* _Text provided_
1. Field of the Invention
The present invention relates to a semiconductor device such as a BiCMOS device having two or more conductor films used for a wiring portion and an electrode, on its semiconductor substrate, and a method of manufacturing the same.
2. Description of the Related Art
A multi-layer conductive film formed on the main surface of a semiconductor substrate via an interlayer insulation film is used as a wiring portion for electrically connecting an electrode of a semiconductor element, or semiconductor elements with each other. In accordance with a further increase in high integration or further downsizing of semiconductor devices such as IC and LSI, a more fine and complicated pattern is formed on a semiconductor substrate. If, for example, an interlayer insulation film is formed on a surface of a semiconductor substrate on which a fine pattern has been formed, many stepped portions, which result due to the pattern, are formed on the surface. In order to form an electrode or a wiring pattern, made of polysilicon, on an interlayer insulation film on which many stepped portions have been created, a conductive layer made of, for example, polysilicon is formed on the entire surface of an interlayer insulation film, and the conductive layer is etched into a predetermined pattern using an anisotropic etching technique such as RIE, thus forming electrodes and wiring patterns. However, if the anisotropic etching technique such as RIE (reactive ion etching) is used for the conductive layer on such a stepped interlayer insulation film, undesired residue of the conductive layer is likely to result on a side wall portion of a stepped portion while forming a predetermined conductive pattern. Such residue may shortcircuit the integrated circuit and lower the production yield. Conventionally, the following methods are used in order to prevent residue from being created.
i) Removal of residue on side wall of stepped portion by excessive over-etching:
This method may be used without problem if drawback entailed in the method is not created. However, with the downsizing of semiconductor devices, if an underlayer is over-etched, a decrease in the pattern conversion difference is rendered no longer negligible.
ii) Removal of residue on side wall of stepped portion in a different step later:
In this method, the residue is peeled off to be dust in a step prior to the residue removal step, thus lowering the production yield of the semiconductor device. In particular, with reduced-size LSI, a critical decrease in yield may result.
iii) Removal of undesired film formed on stepped portion prior to the anisotropic etching step:
This method is effective in the case where an isotropic etching method capable of selectively and highly controllably removing a film to be removed, from an underlayer. However, in the case where an appropriate isotropic etching method cannot be applied, or where a film to be etched has a laminated structure, which entails a large difference in etching rate while isotropic etching being performed, excessive under-cut occurs, creating the problem of peeling of pattern.

* _Assignment 1_
In the patent background, rewrite the paragraph beginning "A multi-layer conductive film formed on the main surface" as a shorter bulleted list that keeps its main facts.
* _Assignment 2_
Answer these questions from the patent background, one line per answer:
(a) What anisotropic etching technique is named for etching the conductive layer into a pattern?
(b) In the method that removes residue in a later step, what happens to the residue before the removal step?
(c) In the method that removes the film before anisotropic etching, what occurs when a laminated film shows a large difference in etching rate during isotropic etching?
* _Assignment 3_
Echo a passage of the patent background word for word. Begin at the words "i) Removal of residue on side wall of stepped portion by" and stop after "yield may result.".

* _Data below_
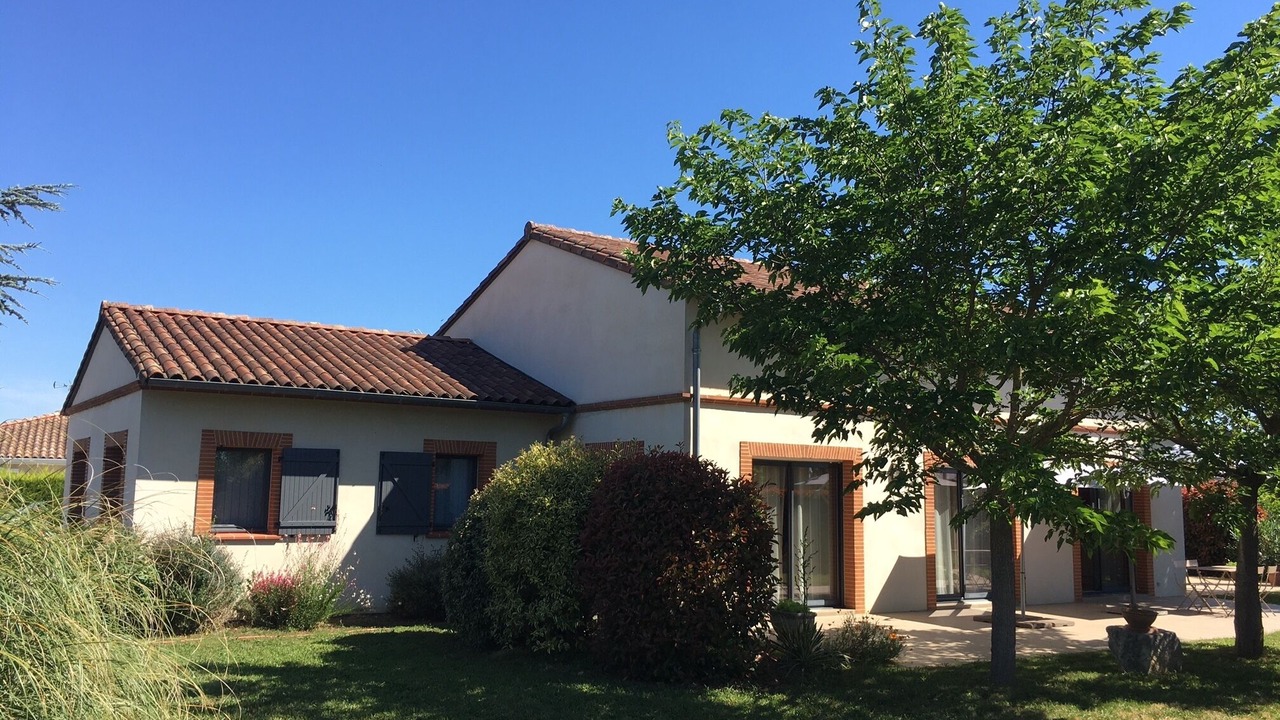 Photo of Outdoor in Longages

* _Exercise answer 1_
- A multi-layer conductive film, formed on a semiconductor substrate over an interlayer insulation film, serves as wiring that connects element electrodes or elements to each other.
- Higher integration and downsizing of devices such as IC and LSI produce finer, more complicated patterns on the substrate.
- An interlayer insulation film laid over such a fine pattern develops many stepped portions.
- To make electrodes or wiring, a conductive layer such as polysilicon is formed over the whole insulation film. It is then etched into a pattern with an anisotropic technique such as RIE (reactive ion etching).
- On a stepped surface, this etching tends to leave unwanted conductive residue on the side walls of the steps.
- The residue can short-circuit the integrated circuit and lower production yield.
- Conventional methods are used to prevent this residue.

* _Exercise answer 2_
(a) RIE (reactive ion etching).
(b) It is peeled off and becomes dust, which lowers the production yield.
(c) Excessive under-cut occurs, which causes the pattern to peel.

* _Exercise answer 3_
i) Removal of residue on side wall of stepped portion by excessive over-etching:
This method may be used without problem if drawback entailed in the method is not created. However, with the downsizing of semiconductor devices, if an underlayer is over-etched, a decrease in the pattern conversion difference is rendered no longer negligible.
ii) Removal of residue on side wall of stepped portion in a different step later:
In this method, the residue is peeled off to be dust in a step prior to the residue removal step, thus lowering the production yield of the semiconductor device. In particular, with reduced-size LSI, a critical decrease in yield may result.